EXERCISE ->
In the entries below, find the line with "United States, site lebec_CA-23." and the line with "A: Bos taurus (domestic cow).". Print those two and everything between them exactly, and nothing else.

EXERCISE DATA ->
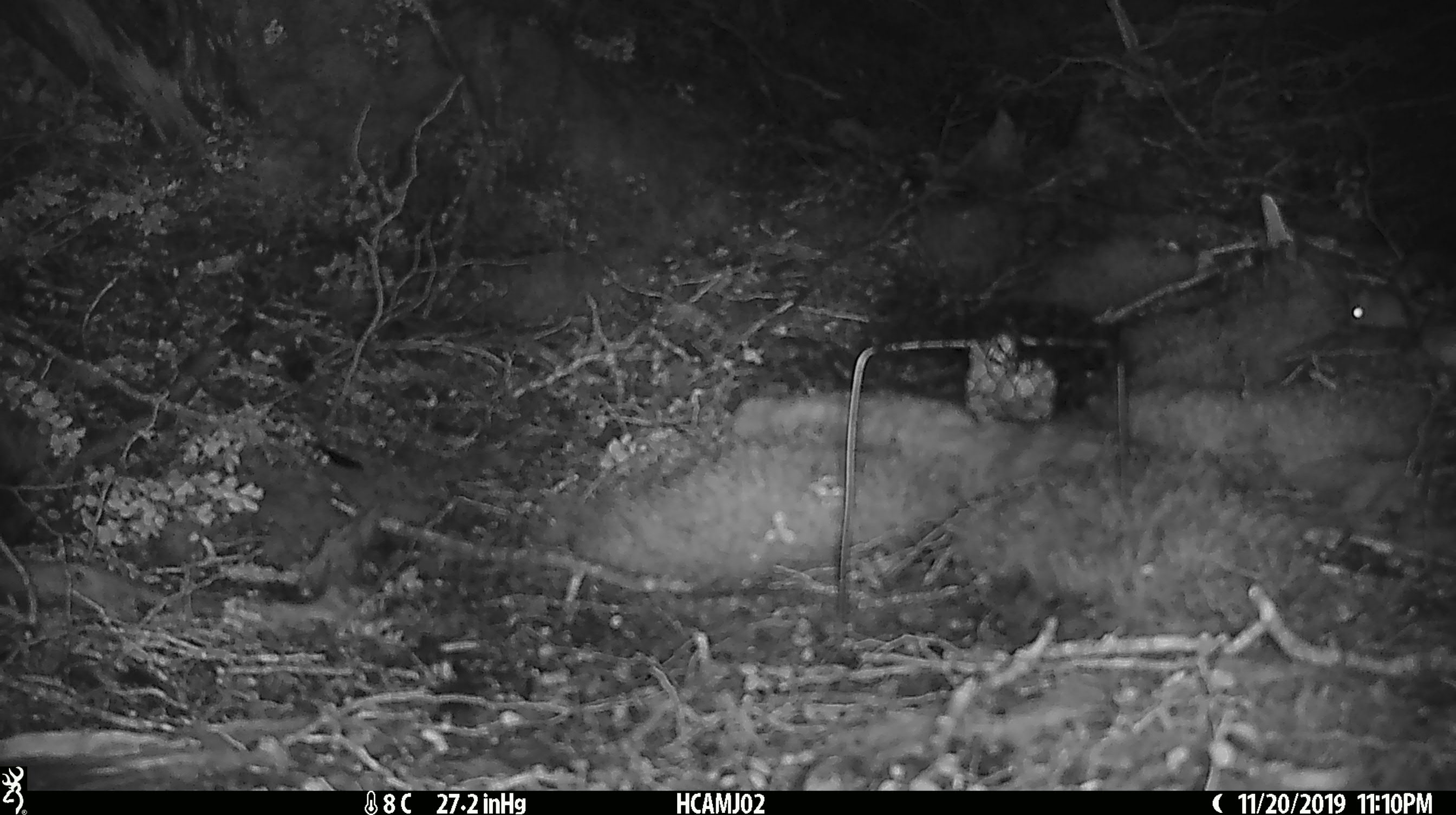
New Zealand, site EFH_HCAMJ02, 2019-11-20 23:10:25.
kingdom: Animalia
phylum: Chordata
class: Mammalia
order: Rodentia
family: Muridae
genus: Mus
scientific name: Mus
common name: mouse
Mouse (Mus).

...

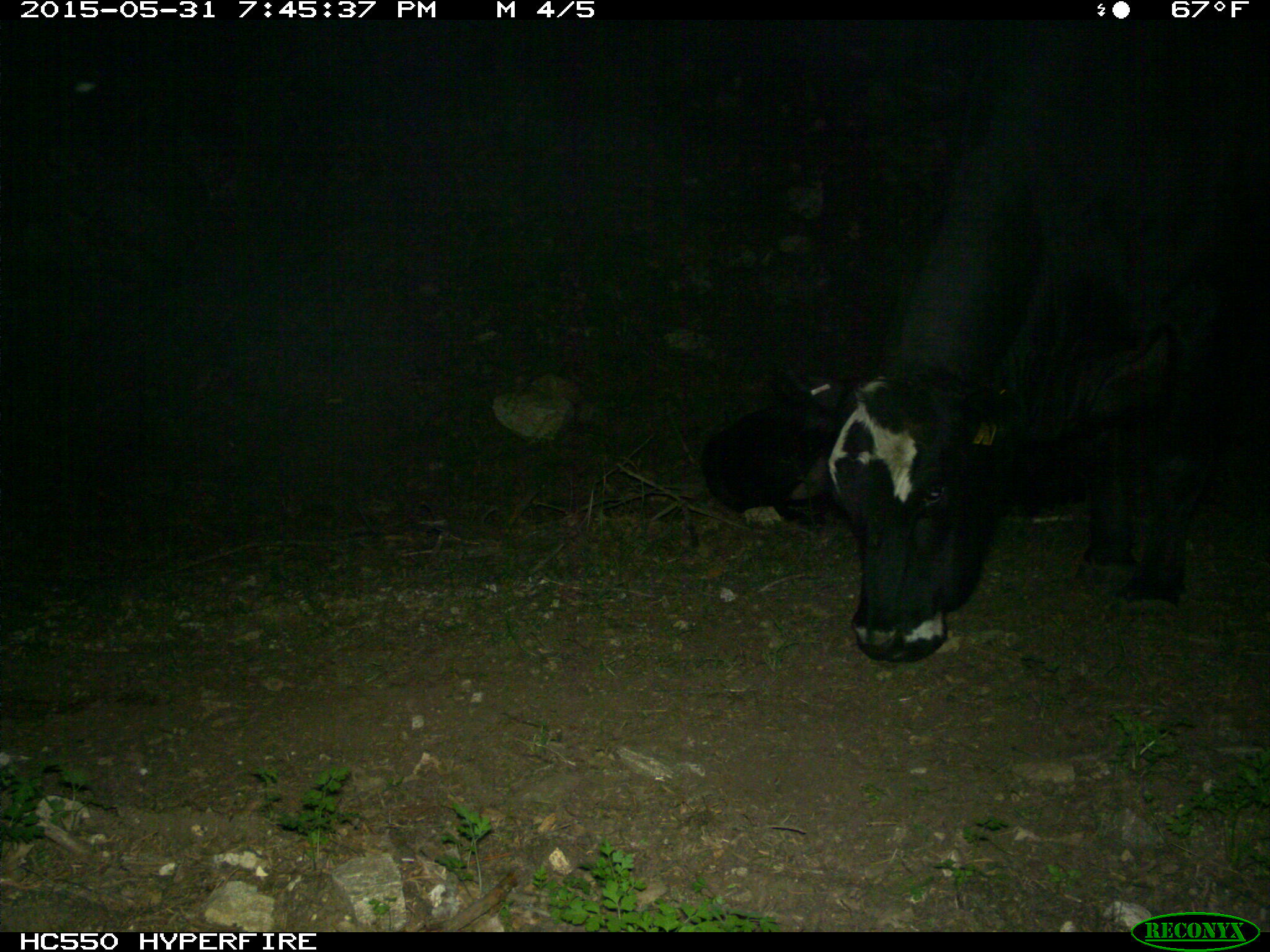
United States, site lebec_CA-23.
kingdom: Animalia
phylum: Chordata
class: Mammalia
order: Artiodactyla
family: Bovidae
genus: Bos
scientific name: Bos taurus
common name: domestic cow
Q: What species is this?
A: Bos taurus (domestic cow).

SOLUTION TO THIS TASK ->
United States, site lebec_CA-23.
kingdom: Animalia
phylum: Chordata
class: Mammalia
order: Artiodactyla
family: Bovidae
genus: Bos
scientific name: Bos taurus
common name: domestic cow
Q: What species is this?
A: Bos taurus (domestic cow).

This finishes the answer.